- [Scene-based spatial questions]:

■ ■ ■ ■ ■

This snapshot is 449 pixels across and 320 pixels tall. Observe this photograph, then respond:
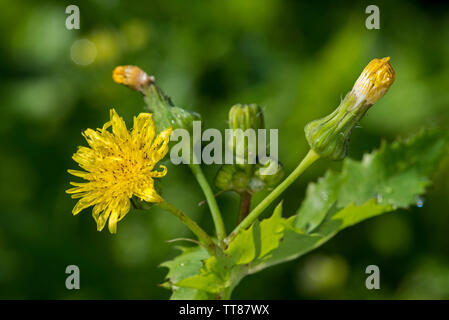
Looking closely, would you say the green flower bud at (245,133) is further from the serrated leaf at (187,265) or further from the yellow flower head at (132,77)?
the yellow flower head at (132,77)

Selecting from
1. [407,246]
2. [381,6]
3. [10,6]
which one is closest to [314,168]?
[407,246]

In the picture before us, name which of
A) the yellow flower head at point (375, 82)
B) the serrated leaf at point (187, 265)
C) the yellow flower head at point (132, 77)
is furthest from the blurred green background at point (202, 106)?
the yellow flower head at point (375, 82)

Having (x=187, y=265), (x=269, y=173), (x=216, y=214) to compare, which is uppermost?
(x=269, y=173)

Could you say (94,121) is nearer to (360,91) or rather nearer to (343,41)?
(343,41)

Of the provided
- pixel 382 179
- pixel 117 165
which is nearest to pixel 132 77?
pixel 117 165

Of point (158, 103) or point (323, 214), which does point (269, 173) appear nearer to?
point (323, 214)

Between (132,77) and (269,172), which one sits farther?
(132,77)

■ ■ ■ ■ ■

- [Goal]:
Rewrite every line of the records above as a numbered list, leaving out blank lines. Omit the pictures from your answer.

- [Exercise answer]:
1. This snapshot is 449 pixels across and 320 pixels tall. Observe this photograph, then respond:
2. Looking closely, would you say the green flower bud at (245,133) is further from the serrated leaf at (187,265) or further from the yellow flower head at (132,77)?
3. the yellow flower head at (132,77)
4. Selecting from
5. 1. [407,246]
6. 2. [381,6]
7. 3. [10,6]
8. which one is closest to [314,168]?
9. [407,246]
10. In the picture before us, name which of
11. A) the yellow flower head at point (375, 82)
12. B) the serrated leaf at point (187, 265)
13. C) the yellow flower head at point (132, 77)
14. is furthest from the blurred green background at point (202, 106)?
15. the yellow flower head at point (375, 82)
16. Having (x=187, y=265), (x=269, y=173), (x=216, y=214) to compare, which is uppermost?
17. (x=269, y=173)
18. Could you say (94,121) is nearer to (360,91) or rather nearer to (343,41)?
19. (343,41)
20. Of the provided
21. - pixel 382 179
22. - pixel 117 165
23. which is nearest to pixel 132 77?
24. pixel 117 165
25. Of point (158, 103) or point (323, 214), which does point (269, 173) appear nearer to?
26. point (323, 214)
27. Between (132,77) and (269,172), which one sits farther?
28. (132,77)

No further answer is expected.